MATERIAL:
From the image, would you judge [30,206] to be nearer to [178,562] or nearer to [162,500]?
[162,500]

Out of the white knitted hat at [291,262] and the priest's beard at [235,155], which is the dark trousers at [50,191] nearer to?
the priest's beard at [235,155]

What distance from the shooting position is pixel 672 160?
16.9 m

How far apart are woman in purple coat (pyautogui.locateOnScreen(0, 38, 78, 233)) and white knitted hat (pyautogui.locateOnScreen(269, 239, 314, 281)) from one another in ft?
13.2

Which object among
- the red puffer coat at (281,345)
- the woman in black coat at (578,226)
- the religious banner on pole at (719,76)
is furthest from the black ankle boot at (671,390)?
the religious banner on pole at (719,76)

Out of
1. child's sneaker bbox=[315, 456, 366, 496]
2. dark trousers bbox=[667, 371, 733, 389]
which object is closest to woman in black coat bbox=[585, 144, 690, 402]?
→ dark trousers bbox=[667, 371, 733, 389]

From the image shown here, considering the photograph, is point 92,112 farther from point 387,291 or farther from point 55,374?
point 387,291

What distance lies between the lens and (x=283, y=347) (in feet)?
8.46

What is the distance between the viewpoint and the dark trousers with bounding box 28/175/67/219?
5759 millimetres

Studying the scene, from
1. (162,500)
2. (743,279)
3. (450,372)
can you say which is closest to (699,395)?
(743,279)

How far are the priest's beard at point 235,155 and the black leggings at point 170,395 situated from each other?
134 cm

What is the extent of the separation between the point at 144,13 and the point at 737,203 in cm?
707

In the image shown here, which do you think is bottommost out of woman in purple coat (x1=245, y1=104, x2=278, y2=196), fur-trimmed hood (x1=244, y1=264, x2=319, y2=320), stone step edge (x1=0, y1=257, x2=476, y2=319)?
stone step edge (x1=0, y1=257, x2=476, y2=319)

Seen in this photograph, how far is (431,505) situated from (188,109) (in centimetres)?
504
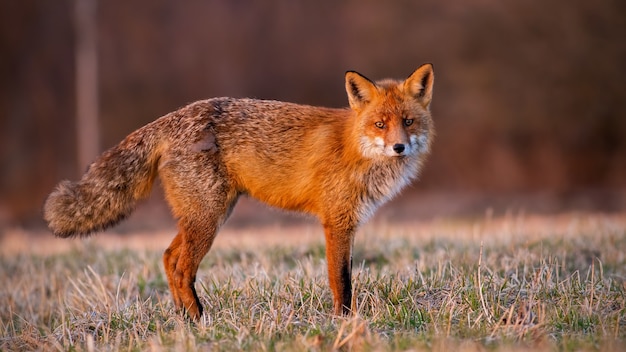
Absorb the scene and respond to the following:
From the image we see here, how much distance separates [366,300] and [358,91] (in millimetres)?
1673

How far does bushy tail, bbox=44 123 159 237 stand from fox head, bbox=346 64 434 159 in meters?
1.74

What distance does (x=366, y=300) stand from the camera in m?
5.55

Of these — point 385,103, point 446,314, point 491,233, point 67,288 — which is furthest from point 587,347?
point 67,288

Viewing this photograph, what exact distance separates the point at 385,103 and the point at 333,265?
4.42 feet

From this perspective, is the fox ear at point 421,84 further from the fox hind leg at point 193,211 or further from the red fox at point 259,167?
the fox hind leg at point 193,211

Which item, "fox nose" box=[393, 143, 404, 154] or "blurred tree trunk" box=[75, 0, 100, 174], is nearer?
"fox nose" box=[393, 143, 404, 154]

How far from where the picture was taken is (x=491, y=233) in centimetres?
877

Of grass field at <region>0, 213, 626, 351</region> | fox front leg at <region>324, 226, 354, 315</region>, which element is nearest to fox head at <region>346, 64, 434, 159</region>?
fox front leg at <region>324, 226, 354, 315</region>

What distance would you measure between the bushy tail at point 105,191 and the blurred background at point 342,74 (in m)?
12.4

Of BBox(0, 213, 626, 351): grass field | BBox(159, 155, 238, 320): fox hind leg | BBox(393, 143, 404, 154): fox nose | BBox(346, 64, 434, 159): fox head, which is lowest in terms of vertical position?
BBox(0, 213, 626, 351): grass field

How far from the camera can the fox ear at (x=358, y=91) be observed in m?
5.95

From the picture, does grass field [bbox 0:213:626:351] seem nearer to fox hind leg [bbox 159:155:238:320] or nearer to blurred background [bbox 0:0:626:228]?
fox hind leg [bbox 159:155:238:320]

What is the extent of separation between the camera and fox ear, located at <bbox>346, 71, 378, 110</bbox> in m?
5.95

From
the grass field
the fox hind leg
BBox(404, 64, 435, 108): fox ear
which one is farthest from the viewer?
BBox(404, 64, 435, 108): fox ear
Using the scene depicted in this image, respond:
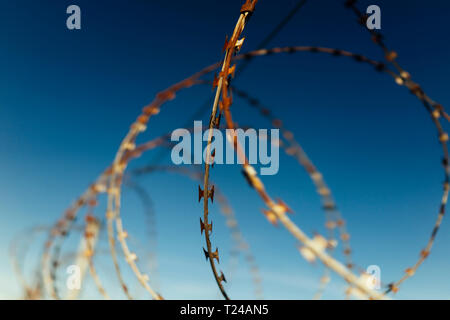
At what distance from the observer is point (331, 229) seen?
577cm

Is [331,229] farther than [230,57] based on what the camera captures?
Yes

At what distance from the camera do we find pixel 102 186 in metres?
7.12

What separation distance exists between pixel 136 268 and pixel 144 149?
2067 mm
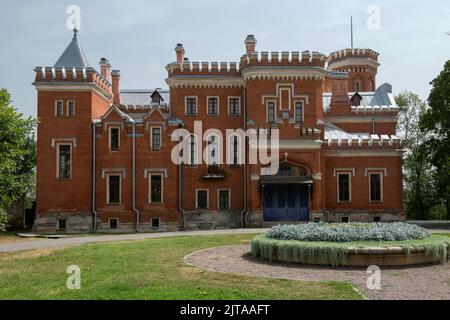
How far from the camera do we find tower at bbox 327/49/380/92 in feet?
155

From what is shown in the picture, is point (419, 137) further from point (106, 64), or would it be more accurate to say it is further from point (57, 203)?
point (57, 203)

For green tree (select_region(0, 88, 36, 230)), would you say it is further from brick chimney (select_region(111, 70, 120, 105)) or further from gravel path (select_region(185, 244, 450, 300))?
gravel path (select_region(185, 244, 450, 300))

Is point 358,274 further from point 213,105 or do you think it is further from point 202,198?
point 213,105

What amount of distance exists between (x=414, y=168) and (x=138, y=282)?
4756 cm

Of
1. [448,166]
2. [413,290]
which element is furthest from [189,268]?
[448,166]

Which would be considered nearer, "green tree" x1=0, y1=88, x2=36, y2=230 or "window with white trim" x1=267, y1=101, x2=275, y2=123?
"green tree" x1=0, y1=88, x2=36, y2=230

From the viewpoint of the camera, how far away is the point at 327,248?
14.1 meters

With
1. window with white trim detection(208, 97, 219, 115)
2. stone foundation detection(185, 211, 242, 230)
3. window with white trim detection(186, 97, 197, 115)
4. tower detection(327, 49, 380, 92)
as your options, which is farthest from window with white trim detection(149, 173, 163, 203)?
tower detection(327, 49, 380, 92)

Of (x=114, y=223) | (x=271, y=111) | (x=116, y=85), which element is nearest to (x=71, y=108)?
(x=116, y=85)

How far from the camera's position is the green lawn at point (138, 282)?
10.3 meters

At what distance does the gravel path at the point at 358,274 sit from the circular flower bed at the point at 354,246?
361 mm

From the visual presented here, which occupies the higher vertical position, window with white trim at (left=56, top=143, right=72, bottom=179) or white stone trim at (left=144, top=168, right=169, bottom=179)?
window with white trim at (left=56, top=143, right=72, bottom=179)

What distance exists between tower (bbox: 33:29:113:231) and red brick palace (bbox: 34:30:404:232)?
6 centimetres

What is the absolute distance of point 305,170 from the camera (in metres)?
33.2
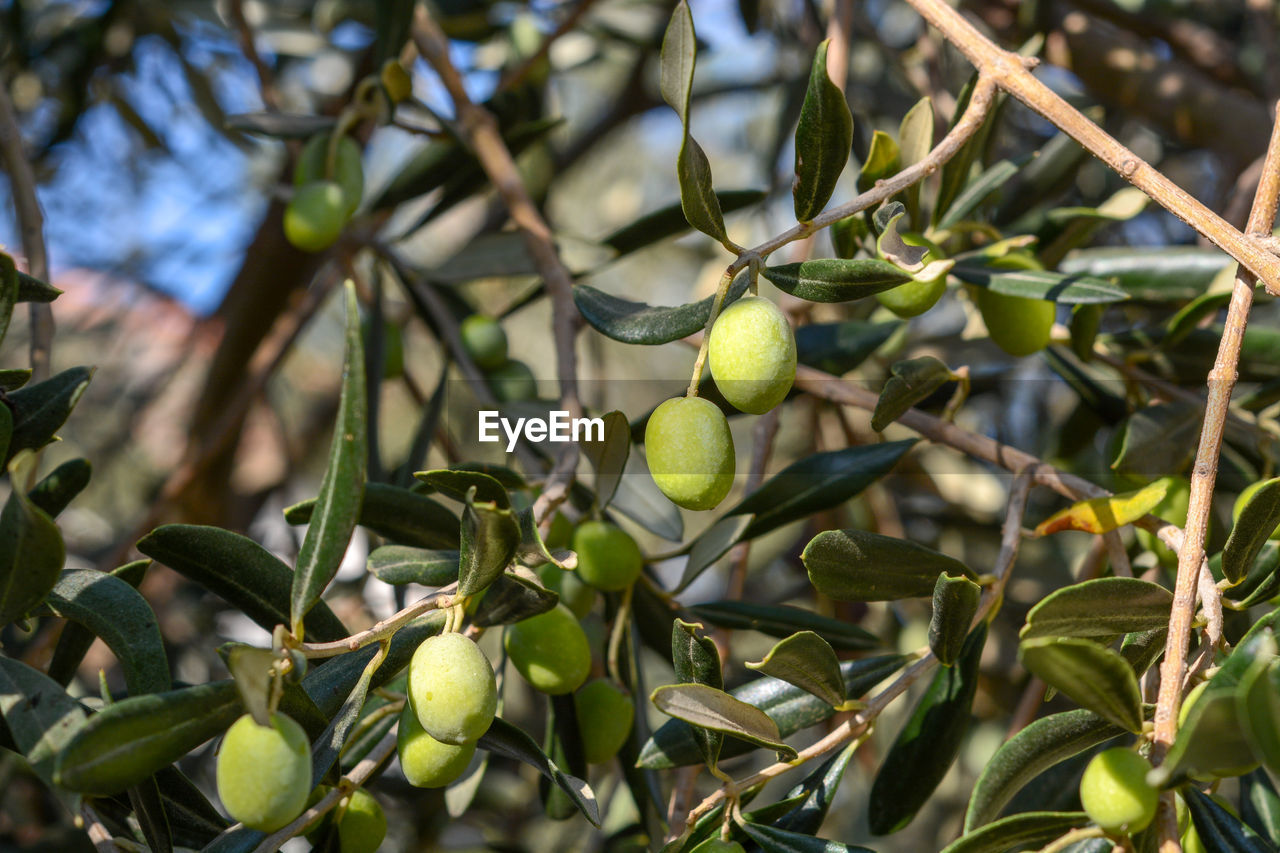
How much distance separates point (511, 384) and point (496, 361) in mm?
40

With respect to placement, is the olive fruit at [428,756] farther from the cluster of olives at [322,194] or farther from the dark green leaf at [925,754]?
the cluster of olives at [322,194]

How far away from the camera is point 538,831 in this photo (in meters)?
2.29

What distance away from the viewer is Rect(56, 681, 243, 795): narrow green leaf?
0.46 metres

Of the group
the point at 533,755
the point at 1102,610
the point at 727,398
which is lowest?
the point at 533,755

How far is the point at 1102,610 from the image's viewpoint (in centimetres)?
56

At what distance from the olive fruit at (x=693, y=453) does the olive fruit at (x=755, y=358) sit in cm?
2

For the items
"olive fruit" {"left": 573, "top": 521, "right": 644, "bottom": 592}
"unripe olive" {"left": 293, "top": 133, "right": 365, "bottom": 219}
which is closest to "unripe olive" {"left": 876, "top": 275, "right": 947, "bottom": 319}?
"olive fruit" {"left": 573, "top": 521, "right": 644, "bottom": 592}

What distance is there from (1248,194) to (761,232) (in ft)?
4.06

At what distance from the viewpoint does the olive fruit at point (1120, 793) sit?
18.1 inches

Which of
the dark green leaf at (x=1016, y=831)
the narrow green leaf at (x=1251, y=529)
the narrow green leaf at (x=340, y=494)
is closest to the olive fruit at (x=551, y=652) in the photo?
the narrow green leaf at (x=340, y=494)

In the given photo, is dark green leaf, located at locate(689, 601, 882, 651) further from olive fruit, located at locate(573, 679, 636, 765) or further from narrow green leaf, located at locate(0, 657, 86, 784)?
narrow green leaf, located at locate(0, 657, 86, 784)

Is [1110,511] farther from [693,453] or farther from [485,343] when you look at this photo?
[485,343]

INSTRUCTIONS TO FOLLOW:
Excluding the pictures, restate the records above word for word.

SOLUTION TO THE PROBLEM:
From the image, would you judge [30,206] to be nearer to [178,562] or nearer to [162,500]?
[162,500]

Out of the white knitted hat at [291,262] and the priest's beard at [235,155], which is the dark trousers at [50,191] nearer to?
the priest's beard at [235,155]

What distance from the shooting position is pixel 672 160?
16.9 m

How far apart are woman in purple coat (pyautogui.locateOnScreen(0, 38, 78, 233)) and white knitted hat (pyautogui.locateOnScreen(269, 239, 314, 281)) from one another in ft?
13.2

Which object among
- the red puffer coat at (281,345)
- the woman in black coat at (578,226)
- the religious banner on pole at (719,76)
is furthest from the black ankle boot at (671,390)?
the religious banner on pole at (719,76)

Out of
1. child's sneaker bbox=[315, 456, 366, 496]
2. dark trousers bbox=[667, 371, 733, 389]
which object is closest to woman in black coat bbox=[585, 144, 690, 402]?
→ dark trousers bbox=[667, 371, 733, 389]

From the image shown here, considering the photograph, is point 92,112 farther from point 387,291 or farther from point 55,374?
point 387,291

What distance lies between the lens and (x=283, y=347) (in feet)?
8.46

What is the distance between the viewpoint and the dark trousers with bounding box 28/175/67/219?
5759 millimetres

Studying the scene, from
1. (162,500)
2. (743,279)
3. (450,372)
can you say which is closest to (699,395)?
(743,279)

How far are the priest's beard at point 235,155 and the black leggings at point 170,395 situated from each other?
134 cm

What is the extent of the separation between the point at 144,13 and the point at 737,203 in cm?
707

In the image shown here, which do you think is bottommost out of woman in purple coat (x1=245, y1=104, x2=278, y2=196), fur-trimmed hood (x1=244, y1=264, x2=319, y2=320), stone step edge (x1=0, y1=257, x2=476, y2=319)?
stone step edge (x1=0, y1=257, x2=476, y2=319)

Seen in this photograph, how far is (431,505) situated from (188,109) (in centimetres)?
504
Absorb the scene and respond to the following:
From the image we see here, how much distance separates [366,300] and [358,91] (in millimetres)?
1673

How far does bushy tail, bbox=44 123 159 237 stand from fox head, bbox=346 64 434 159 in meters?
1.74

What distance does (x=366, y=300) stand from the camera in m?
5.55

Of these — point 385,103, point 446,314, point 491,233, point 67,288 — which is furthest from point 587,347?
point 67,288

Viewing this photograph, what exact distance separates the point at 385,103 and the point at 333,265?
4.42 feet

From this perspective, is the fox ear at point 421,84 further from the fox hind leg at point 193,211 or further from the red fox at point 259,167?
the fox hind leg at point 193,211

Which item, "fox nose" box=[393, 143, 404, 154] or "blurred tree trunk" box=[75, 0, 100, 174], is nearer?
"fox nose" box=[393, 143, 404, 154]

How far from where the picture was taken is (x=491, y=233) in centimetres?
877

Of grass field at <region>0, 213, 626, 351</region> | fox front leg at <region>324, 226, 354, 315</region>, which element is nearest to fox head at <region>346, 64, 434, 159</region>?
fox front leg at <region>324, 226, 354, 315</region>

What distance would you measure between the bushy tail at point 105,191 and the blurred background at point 342,74 (in m)?
12.4

Of BBox(0, 213, 626, 351): grass field | BBox(159, 155, 238, 320): fox hind leg | BBox(393, 143, 404, 154): fox nose | BBox(346, 64, 434, 159): fox head, which is lowest in terms of vertical position?
BBox(0, 213, 626, 351): grass field

How far from the camera can the fox ear at (x=358, y=91) be observed in m?
5.95

From the picture, does grass field [bbox 0:213:626:351] seem nearer to fox hind leg [bbox 159:155:238:320] or nearer to blurred background [bbox 0:0:626:228]?
fox hind leg [bbox 159:155:238:320]

What is the extent of separation between the camera and fox ear, located at <bbox>346, 71, 378, 110</bbox> in m?
5.95

From
the grass field
the fox hind leg
BBox(404, 64, 435, 108): fox ear
which one is farthest from the viewer?
BBox(404, 64, 435, 108): fox ear
Using the scene depicted in this image, respond:
At what distance from the observer is point (331, 229) seen?
577cm

Is [331,229] farther than [230,57] based on what the camera captures?
Yes

At what distance from the camera do we find pixel 102 186 in metres?
7.12

What separation distance exists between pixel 136 268 and pixel 144 149?
2067 mm
How far from the camera do we find tower at bbox 327/49/380/92 in feet?
155

From what is shown in the picture, is point (419, 137) further from point (106, 64), or would it be more accurate to say it is further from point (57, 203)?
point (57, 203)

For green tree (select_region(0, 88, 36, 230)), would you say it is further from brick chimney (select_region(111, 70, 120, 105)) or further from gravel path (select_region(185, 244, 450, 300))?
gravel path (select_region(185, 244, 450, 300))

Is point 358,274 further from point 213,105 or do you think it is further from point 202,198?
point 213,105

What amount of distance exists between (x=414, y=168) and (x=138, y=282)?
4756 cm

Of
1. [448,166]
2. [413,290]
which element is furthest from [189,268]?
[448,166]

Which would be considered nearer, "green tree" x1=0, y1=88, x2=36, y2=230 or "window with white trim" x1=267, y1=101, x2=275, y2=123?
"green tree" x1=0, y1=88, x2=36, y2=230

From the viewpoint of the camera, how far away is the point at 327,248?
14.1 meters

With
1. window with white trim detection(208, 97, 219, 115)
2. stone foundation detection(185, 211, 242, 230)
3. window with white trim detection(186, 97, 197, 115)
4. tower detection(327, 49, 380, 92)
as your options, which is farthest from window with white trim detection(149, 173, 163, 203)?
tower detection(327, 49, 380, 92)

Of (x=114, y=223) | (x=271, y=111) | (x=116, y=85), which element is nearest to (x=71, y=108)?
(x=116, y=85)

How far from the camera's position is the green lawn at point (138, 282)?
10.3 meters

At what distance does the gravel path at the point at 358,274 sit from the circular flower bed at the point at 354,246?
361 mm

From the visual presented here, which occupies the higher vertical position, window with white trim at (left=56, top=143, right=72, bottom=179) or white stone trim at (left=144, top=168, right=169, bottom=179)?
window with white trim at (left=56, top=143, right=72, bottom=179)

What distance exists between tower (bbox: 33:29:113:231) and red brick palace (bbox: 34:30:404:232)?
6 centimetres

What is the absolute distance of point 305,170 from the camera (in metres)?
33.2
How much distance separates point (511, 384) and point (496, 361) in mm?
40

With respect to placement, is the olive fruit at [428,756] farther from the cluster of olives at [322,194] or farther from the dark green leaf at [925,754]?
the cluster of olives at [322,194]

How far away from the camera is point 538,831 in this photo (in meters)?
2.29

What distance away from the viewer is Rect(56, 681, 243, 795): narrow green leaf?
0.46 metres

Of the group
the point at 533,755
the point at 1102,610
the point at 727,398
which is lowest?
the point at 533,755

How far is the point at 1102,610 from the image's viewpoint (in centimetres)?
56

At what distance from the olive fruit at (x=693, y=453) does the olive fruit at (x=755, y=358) sit in cm?
2

For the items
"olive fruit" {"left": 573, "top": 521, "right": 644, "bottom": 592}
"unripe olive" {"left": 293, "top": 133, "right": 365, "bottom": 219}
which is closest to "unripe olive" {"left": 876, "top": 275, "right": 947, "bottom": 319}?
"olive fruit" {"left": 573, "top": 521, "right": 644, "bottom": 592}

What distance is there from (1248,194) to (761,232) (in ft)?
4.06

At what distance from the viewpoint does the olive fruit at point (1120, 793) sit?
18.1 inches

Which of
the dark green leaf at (x=1016, y=831)
the narrow green leaf at (x=1251, y=529)
the narrow green leaf at (x=340, y=494)
is closest to the olive fruit at (x=551, y=652) in the photo?
the narrow green leaf at (x=340, y=494)

In the given photo, is dark green leaf, located at locate(689, 601, 882, 651) further from olive fruit, located at locate(573, 679, 636, 765) or further from narrow green leaf, located at locate(0, 657, 86, 784)?
narrow green leaf, located at locate(0, 657, 86, 784)

Is [1110,511] farther from [693,453] or farther from [485,343] when you look at this photo?
[485,343]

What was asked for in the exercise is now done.